Given data below:

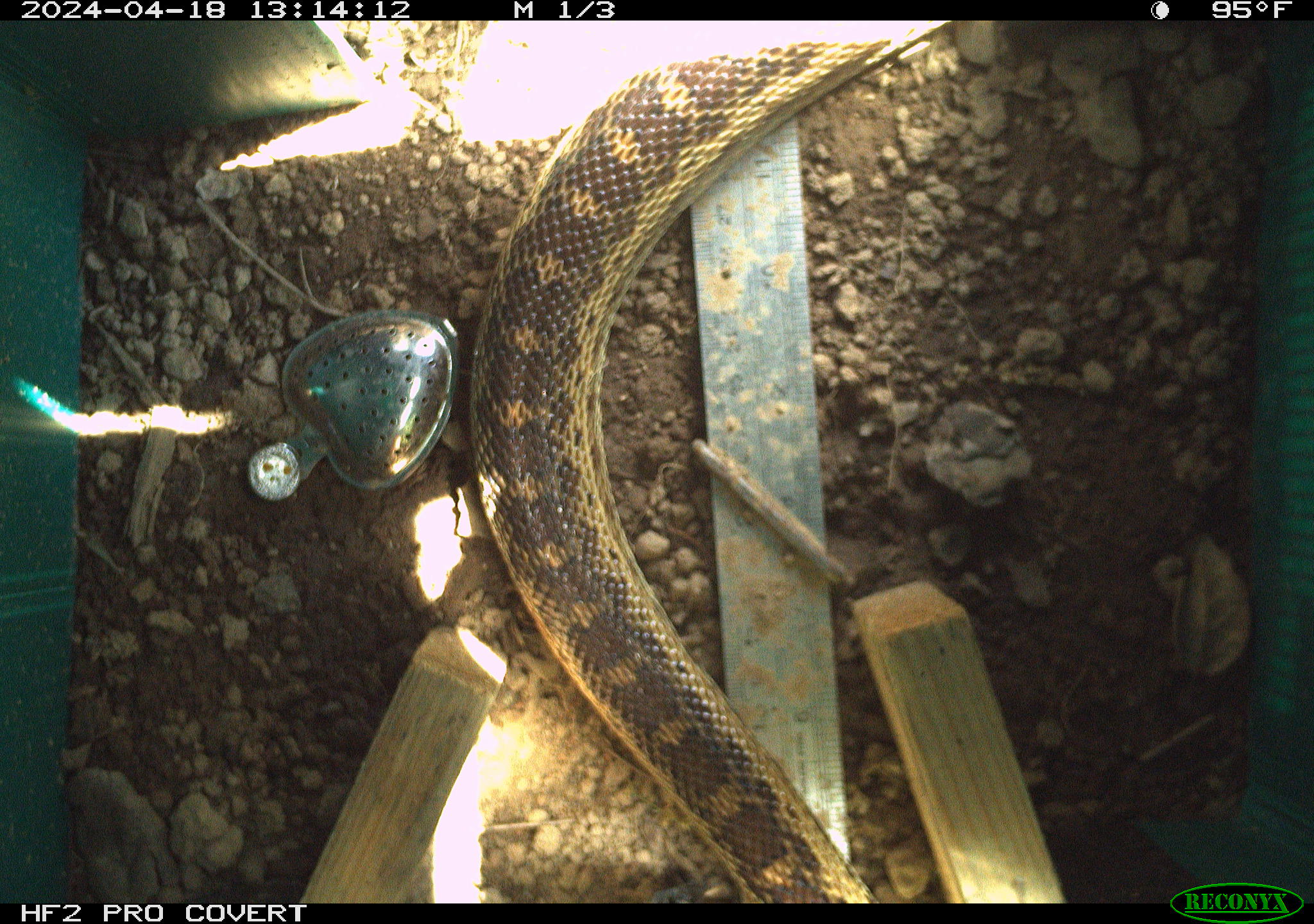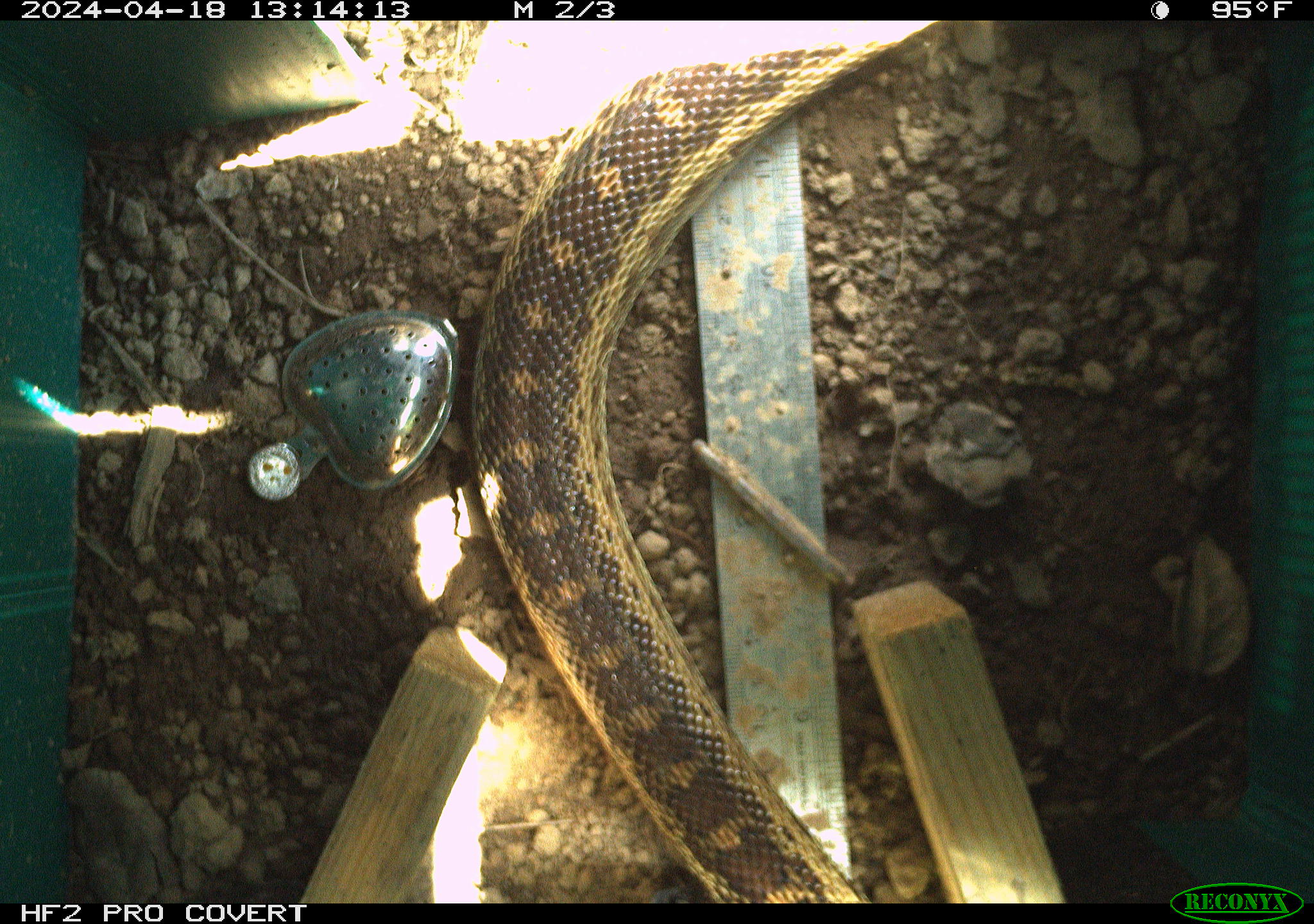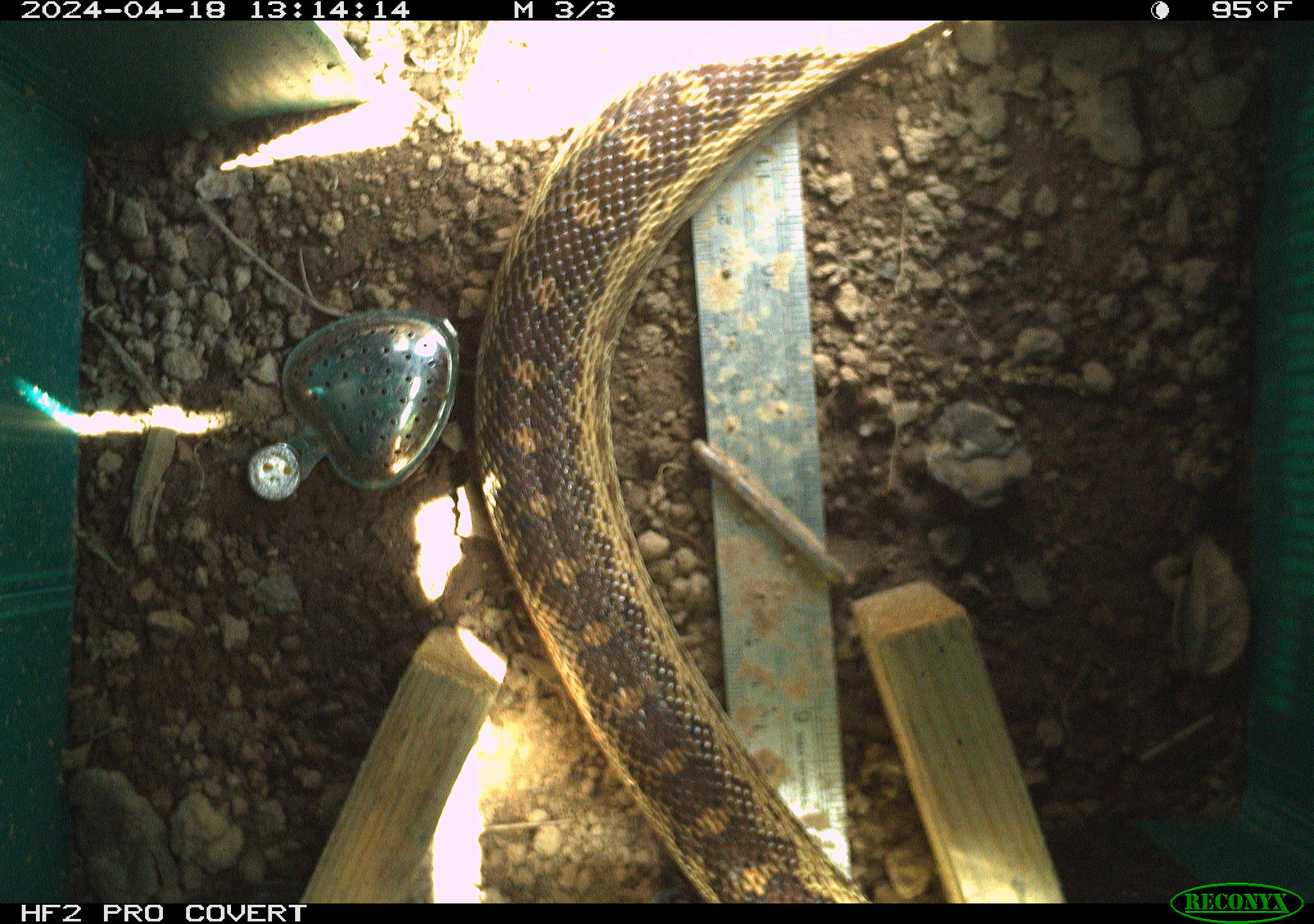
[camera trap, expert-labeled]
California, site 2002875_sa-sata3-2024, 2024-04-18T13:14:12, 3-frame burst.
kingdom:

End of Given data.

→ Task description
Do not include the images; transcribe the rest of the listing exactly.

→ Result of the task
[camera trap, expert-labeled]
California, site 2002875_sa-sata3-2024, 2024-04-18T13:14:12, 3-frame burst.
kingdom:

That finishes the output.